OUR TURN
by Quinn Rosefsky
Outside, in the dimly lit darkness, in the land of the rising sun, our bodies still heavy with restless sleep, we stood in line, waiting.
Not knowing how quickly the cold night would pass, how thin the mountain air, not yet ready for our turn, we stood in line, complaining.
Inside, the large dining room overflowed with fellow hikers, nodding, sitting on mats, speaking words with no meaning, the lucky ones who’d arrived before us.
Sipping hot tea, murmuring, emptying rice bowls with wooden chopsticks, they took no notice of our shadows hovering, swaying, listening to a distant chorus.

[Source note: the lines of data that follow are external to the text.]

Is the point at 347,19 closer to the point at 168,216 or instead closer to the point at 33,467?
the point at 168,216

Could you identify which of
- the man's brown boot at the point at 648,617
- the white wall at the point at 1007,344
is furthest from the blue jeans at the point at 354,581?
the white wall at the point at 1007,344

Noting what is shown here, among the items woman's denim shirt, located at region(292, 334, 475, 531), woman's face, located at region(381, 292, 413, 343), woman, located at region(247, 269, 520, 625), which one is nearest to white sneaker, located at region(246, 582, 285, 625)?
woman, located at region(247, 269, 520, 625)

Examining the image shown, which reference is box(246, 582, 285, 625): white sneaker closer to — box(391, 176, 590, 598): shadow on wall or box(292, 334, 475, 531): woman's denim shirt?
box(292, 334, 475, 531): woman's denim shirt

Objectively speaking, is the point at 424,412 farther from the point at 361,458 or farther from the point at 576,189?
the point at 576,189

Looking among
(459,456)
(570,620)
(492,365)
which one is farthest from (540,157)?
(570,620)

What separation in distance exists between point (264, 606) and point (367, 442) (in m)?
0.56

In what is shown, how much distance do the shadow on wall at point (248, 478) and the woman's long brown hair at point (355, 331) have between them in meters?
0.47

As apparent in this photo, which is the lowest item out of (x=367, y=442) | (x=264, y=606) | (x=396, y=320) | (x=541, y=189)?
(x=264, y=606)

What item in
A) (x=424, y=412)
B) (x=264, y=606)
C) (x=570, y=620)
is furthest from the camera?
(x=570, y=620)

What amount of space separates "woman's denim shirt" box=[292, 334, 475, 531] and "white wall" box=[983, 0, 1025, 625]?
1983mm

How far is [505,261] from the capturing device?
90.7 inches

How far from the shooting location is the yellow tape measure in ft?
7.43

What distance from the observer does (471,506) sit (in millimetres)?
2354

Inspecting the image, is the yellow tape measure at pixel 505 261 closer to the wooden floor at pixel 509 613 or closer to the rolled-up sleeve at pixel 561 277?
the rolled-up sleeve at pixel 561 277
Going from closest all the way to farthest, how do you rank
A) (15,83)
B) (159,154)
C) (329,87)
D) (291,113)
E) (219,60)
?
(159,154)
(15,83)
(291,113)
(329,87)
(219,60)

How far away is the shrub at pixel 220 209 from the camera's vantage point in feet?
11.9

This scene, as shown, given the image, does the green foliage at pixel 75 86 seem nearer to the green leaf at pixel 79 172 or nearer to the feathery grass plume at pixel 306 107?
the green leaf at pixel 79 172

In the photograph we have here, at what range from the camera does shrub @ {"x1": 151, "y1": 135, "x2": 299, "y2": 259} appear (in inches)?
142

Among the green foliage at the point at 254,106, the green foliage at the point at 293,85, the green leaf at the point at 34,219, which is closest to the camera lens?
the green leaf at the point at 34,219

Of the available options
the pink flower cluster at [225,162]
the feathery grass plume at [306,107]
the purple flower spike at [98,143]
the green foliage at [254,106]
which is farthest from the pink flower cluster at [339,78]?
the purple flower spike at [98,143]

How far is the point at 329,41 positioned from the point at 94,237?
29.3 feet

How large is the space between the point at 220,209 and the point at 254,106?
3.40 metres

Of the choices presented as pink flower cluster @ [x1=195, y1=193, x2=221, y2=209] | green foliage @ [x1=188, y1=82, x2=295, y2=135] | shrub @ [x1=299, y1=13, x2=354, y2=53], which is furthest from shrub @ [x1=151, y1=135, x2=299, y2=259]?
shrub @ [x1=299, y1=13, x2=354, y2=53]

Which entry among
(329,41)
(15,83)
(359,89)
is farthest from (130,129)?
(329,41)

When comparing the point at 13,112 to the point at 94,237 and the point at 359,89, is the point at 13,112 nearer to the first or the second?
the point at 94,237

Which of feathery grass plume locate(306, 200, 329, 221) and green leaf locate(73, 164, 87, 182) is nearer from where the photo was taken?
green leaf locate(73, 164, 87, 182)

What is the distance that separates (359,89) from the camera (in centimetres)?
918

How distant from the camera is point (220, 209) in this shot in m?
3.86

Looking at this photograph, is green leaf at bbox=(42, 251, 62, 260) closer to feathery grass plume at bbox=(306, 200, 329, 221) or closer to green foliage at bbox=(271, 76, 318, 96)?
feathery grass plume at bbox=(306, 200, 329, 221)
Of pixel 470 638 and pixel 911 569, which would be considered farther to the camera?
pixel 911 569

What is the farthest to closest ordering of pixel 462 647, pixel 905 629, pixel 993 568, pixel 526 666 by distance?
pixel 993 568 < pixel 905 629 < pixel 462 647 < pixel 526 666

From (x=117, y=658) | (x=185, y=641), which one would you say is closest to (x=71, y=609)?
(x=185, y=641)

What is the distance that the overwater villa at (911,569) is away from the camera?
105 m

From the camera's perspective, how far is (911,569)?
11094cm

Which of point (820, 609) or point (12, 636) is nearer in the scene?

Outside, in a line snaking to the door of the wind-blasted hut, refuge for too many, we wrapped thin blankets around our shoulders.
Why weren’t we the lucky ones sipping tea?
Why wasn’t it our turn?
Ahead in line, an elderly woman wearing white gloves, her lipstick perfectly applied, her jet black hair shining, silhouetted against the darkness, her face a friendly smile, turned towards us.
Touching a graceful finger gently to her lips, speaking the only language we understood, we knew patience would reward us, but when?
Not knowing what she said, still knowing exactly what she said, we sighed and stood in line, waiting.
Was that streak of light a break in the never-ending darkness?
Slowly, the line moved forward towards the light inside where we, too, would sit on mats and sip hot tea, no longer waiting.
Inside at last, the sun, a distant fuzzy orb, blinding in its intensity, freed us from sleep, brought promises of the new day, another ascent into the clouds.
And so, no longer waiting, our turn arrived, our spirits revived, we, too, sipped hot tea, emptied rice bowls, and listened to a distant chorus.

It is strange to say I used to play the French horn in an orchestra. I used to study Japanese. I used to hike. I once walked across England from St. Bees to Robin Hood’s Bay. I was once a doctor…49 years’ worth of medicine. My children were once young. I tell myself to get on with it. Leave it behind. Now I paint with watercolors. Now I have given either nine or ten courses at BOLLI (and will do two more this fall.) Now I bag ten thousand-year-old lithics as a volunteer in an archaeology museum. Sometimes I write. Last year, I wrote and illustrated four short books for my now seven-year-old granddaughter who wants me to write something new, something about chopping the Evil Virus that plagues us into tiny pieces that will never come back to hurt anyone ever again. Yes! I have left “I used to” behind and think more about what I am “going to do.”